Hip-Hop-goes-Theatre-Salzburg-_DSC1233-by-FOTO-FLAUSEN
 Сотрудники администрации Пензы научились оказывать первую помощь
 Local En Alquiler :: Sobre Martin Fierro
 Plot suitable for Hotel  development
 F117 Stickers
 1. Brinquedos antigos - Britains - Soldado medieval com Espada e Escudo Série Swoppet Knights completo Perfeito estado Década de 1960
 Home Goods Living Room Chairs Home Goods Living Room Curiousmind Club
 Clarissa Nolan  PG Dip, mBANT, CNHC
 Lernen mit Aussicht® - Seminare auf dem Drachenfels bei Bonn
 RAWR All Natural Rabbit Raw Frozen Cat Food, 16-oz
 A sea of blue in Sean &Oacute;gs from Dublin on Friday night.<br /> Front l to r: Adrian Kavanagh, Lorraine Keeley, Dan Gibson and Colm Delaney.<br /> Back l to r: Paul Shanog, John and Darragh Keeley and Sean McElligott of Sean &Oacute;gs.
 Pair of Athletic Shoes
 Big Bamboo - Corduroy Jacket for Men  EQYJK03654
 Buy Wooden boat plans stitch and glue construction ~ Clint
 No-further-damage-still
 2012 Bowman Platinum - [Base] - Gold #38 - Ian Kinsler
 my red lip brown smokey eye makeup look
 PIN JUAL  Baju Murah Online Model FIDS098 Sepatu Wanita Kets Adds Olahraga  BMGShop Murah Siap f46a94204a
- - - -
- **Task statement**
Every line above should be printed again exactly as it stands.

- **Solution**
Hip-Hop-goes-Theatre-Salzburg-_DSC1233-by-FOTO-FLAUSEN
 Сотрудники администрации Пензы научились оказывать первую помощь
 Local En Alquiler :: Sobre Martin Fierro
 Plot suitable for Hotel  development
 F117 Stickers
 1. Brinquedos antigos - Britains - Soldado medieval com Espada e Escudo Série Swoppet Knights completo Perfeito estado Década de 1960
 Home Goods Living Room Chairs Home Goods Living Room Curiousmind Club
 Clarissa Nolan  PG Dip, mBANT, CNHC
 Lernen mit Aussicht® - Seminare auf dem Drachenfels bei Bonn
 RAWR All Natural Rabbit Raw Frozen Cat Food, 16-oz
 A sea of blue in Sean &Oacute;gs from Dublin on Friday night.<br /> Front l to r: Adrian Kavanagh, Lorraine Keeley, Dan Gibson and Colm Delaney.<br /> Back l to r: Paul Shanog, John and Darragh Keeley and Sean McElligott of Sean &Oacute;gs.
 Pair of Athletic Shoes
 Big Bamboo - Corduroy Jacket for Men  EQYJK03654
 Buy Wooden boat plans stitch and glue construction ~ Clint
 No-further-damage-still
 2012 Bowman Platinum - [Base] - Gold #38 - Ian Kinsler
 my red lip brown smokey eye makeup look
 PIN JUAL  Baju Murah Online Model FIDS098 Sepatu Wanita Kets Adds Olahraga  BMGShop Murah Siap f46a94204a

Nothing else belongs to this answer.